32 Da hieben die Soldaten die Taue des Rettungsbootes ab und ließen es ins Meer fallen.
33 Sobald der Morgen dämmerte, ermahnte Paulus alle, Nahrung zu sich zu nehmen. Er sprach: "Heute werden es vierzehn Tage, daß ihr ohne Nahrung in einem fort nur wartet, ohne etwas zu genießen.
34 Darum rate ich euch, jetzt Nahrung zu euch zu nehmen; das dient zu eurer Rettung. Keinem von euch wird auch nur ein Haar von seinem Haupte verlorengehen,
35 Nach diesen Worten nahm er Brot, dankte Gott vor aller Augen, brach es und fing an zu essen.
36 Da bekamen alle Mut und nahmen ebenfalls Nahrung zu sich.
37 Im ganzen waren wir zweihundertsechsundsiebzig Personen an Bord.
38 Als sie sich gesättigt hatten, erleichterten sie das Schiff, indem sie die Getreideladung ins Meer warfen.
39 Endlich ward es heller Tag, doch sie erkannten das Land nicht.
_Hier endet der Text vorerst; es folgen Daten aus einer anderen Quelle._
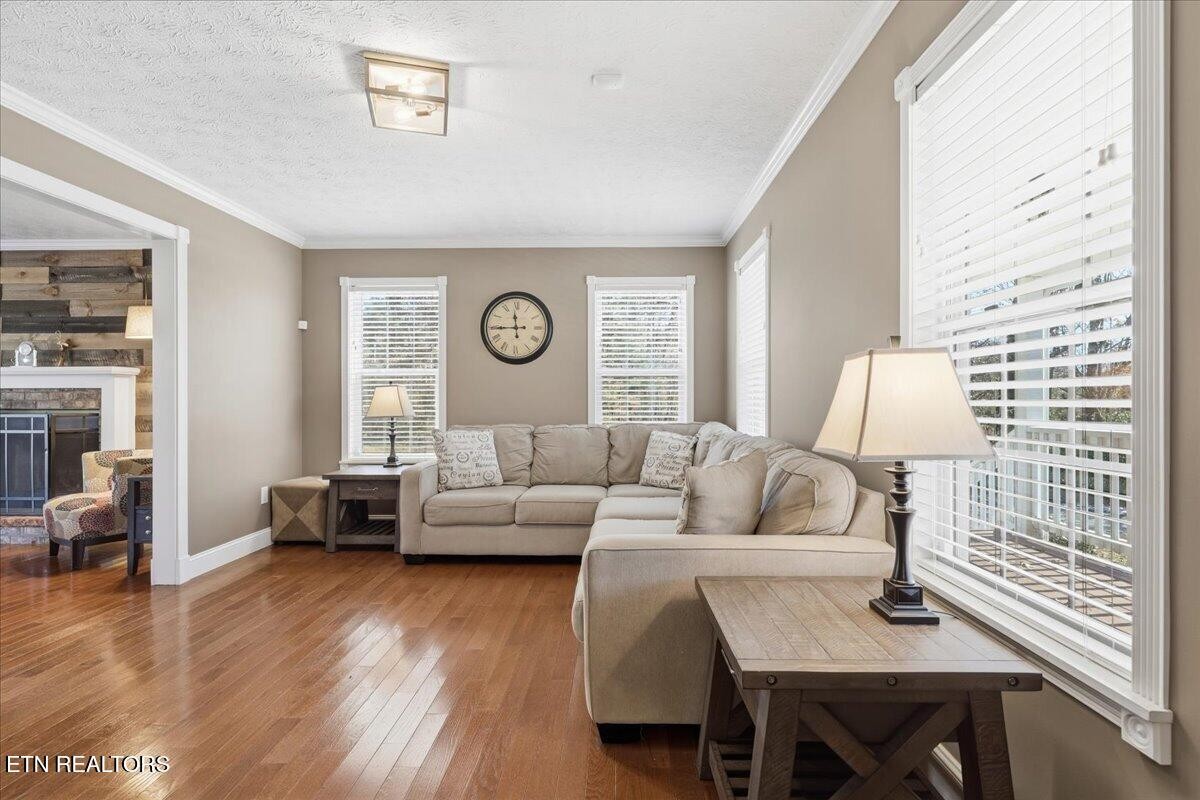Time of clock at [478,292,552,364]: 11:44
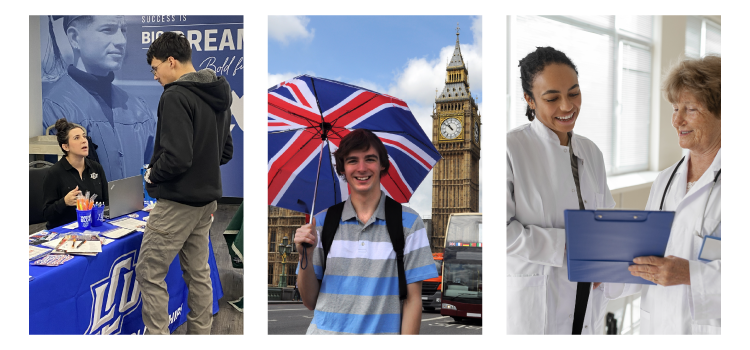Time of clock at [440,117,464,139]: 10:51
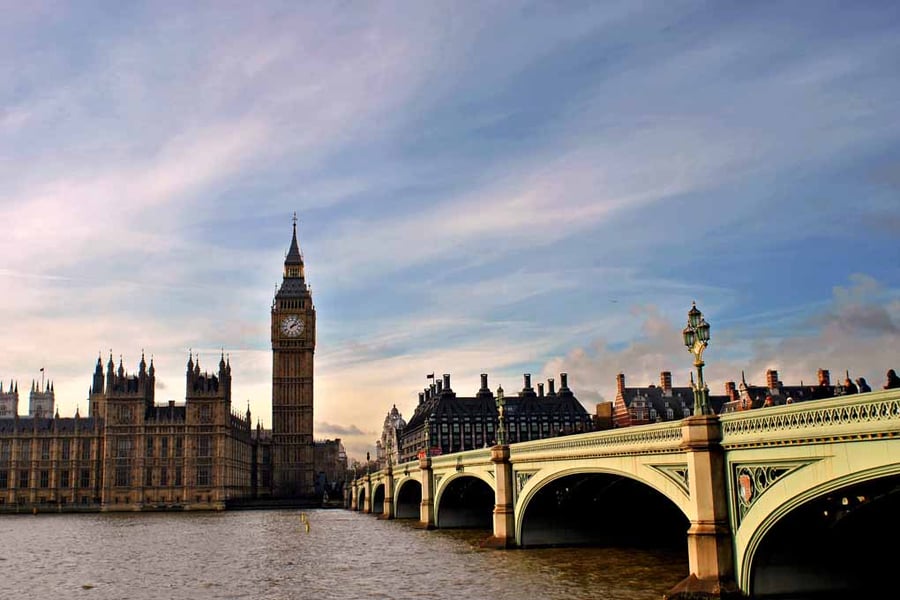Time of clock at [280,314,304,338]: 2:06
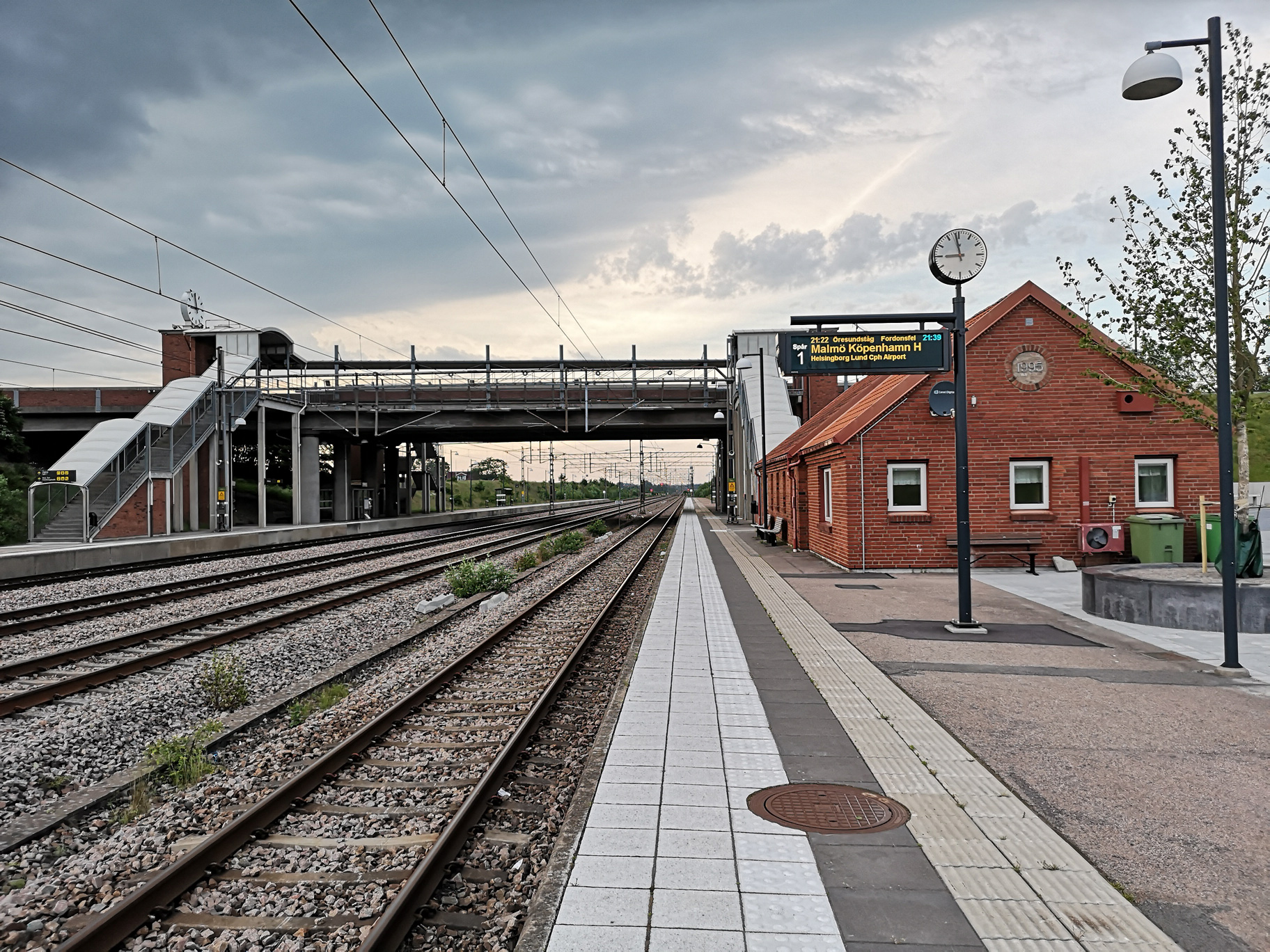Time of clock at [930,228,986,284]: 8:58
Sie bemerkten aber eine Bucht mit einem flachen Strande. Dorthin gedachten sie, wenn möglich, das Schiff auflaufen zu lassen.
40 Sie machten also die Anker los und ließen sie ins Meer fallen; zugleich lösten sie die Riemen von den Rudern, stellten das Vordersegel nach dem Wind und hielten auf den Strand zu.
41 Sie gerieten auf eine Landzunge, wo sie das Schiff auflaufen ließen. Das Vorderteil bohrte sich tief ein und saß fest; das Hinterteil jedoch wurde durch den Anprall der Wogen zerschellt.
42 Die Soldaten waren nun willens, die Gefangenen zu töten, damit keiner durch Schwimmen entkomme.4
43 Allein der Hauptmann, der Paulus retten wollte, hinderte sie an ihrem Vorhaben. Er befahl, wer Schwimmen könne, solle zuerst hinausspringen und ans Land gehen,
44 die übrigen teils auf Brettern, teils auf sonstigen Schiffstrümmern. So gelang es, alle unversehrt ans Land zu retten.
1 Am großen Versöhnungstag; etwa am 28. Oktober. Da ging man nicht mehr gern aufs Meer; von November bis März ruhte die Schiffahrt ganz.
2 Wegen des Sturmes konnte man nichts essen.
3 Gott verschont manchmal einem Frommen zulieb viele andere.
4 An sich eine Grausamkeit; aber man muß bedenken, daß die Soldaten mit ihrem Leben für die Gefangenen hafteten.